YOUR OBJECTIVE — Nothing other than the lines from the one containing "kingdom: Animalia" through the last line of the data below should be output, each reproduced exactly.

Start of EXTRACTED MATERIAL

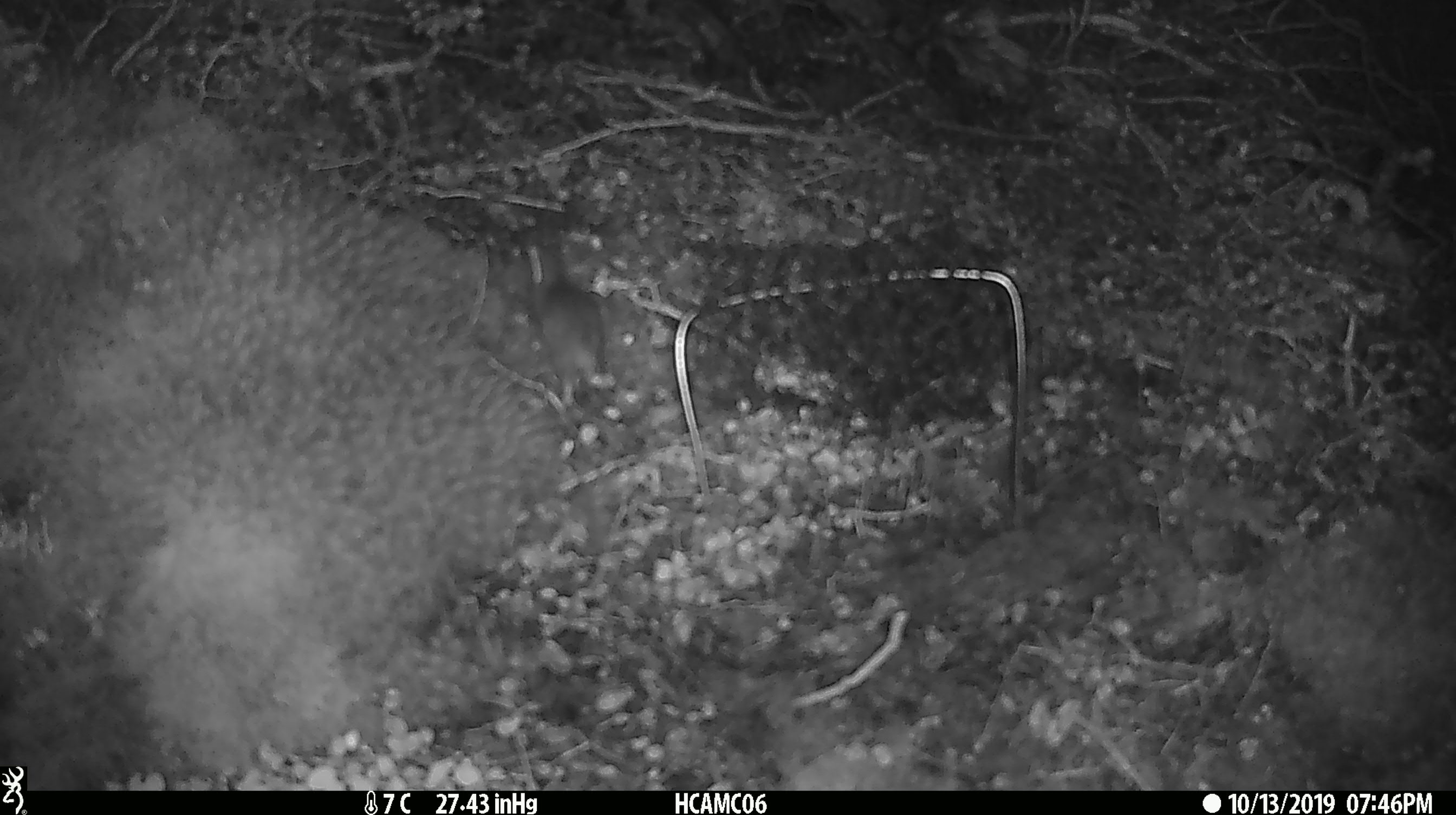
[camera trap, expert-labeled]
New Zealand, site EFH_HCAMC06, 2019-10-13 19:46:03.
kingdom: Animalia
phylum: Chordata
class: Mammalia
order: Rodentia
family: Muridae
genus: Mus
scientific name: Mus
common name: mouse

End of EXTRACTED MATERIAL

ANSWER —
kingdom: Animalia
phylum: Chordata
class: Mammalia
order: Rodentia
family: Muridae
genus: Mus
scientific name: Mus
common name: mouse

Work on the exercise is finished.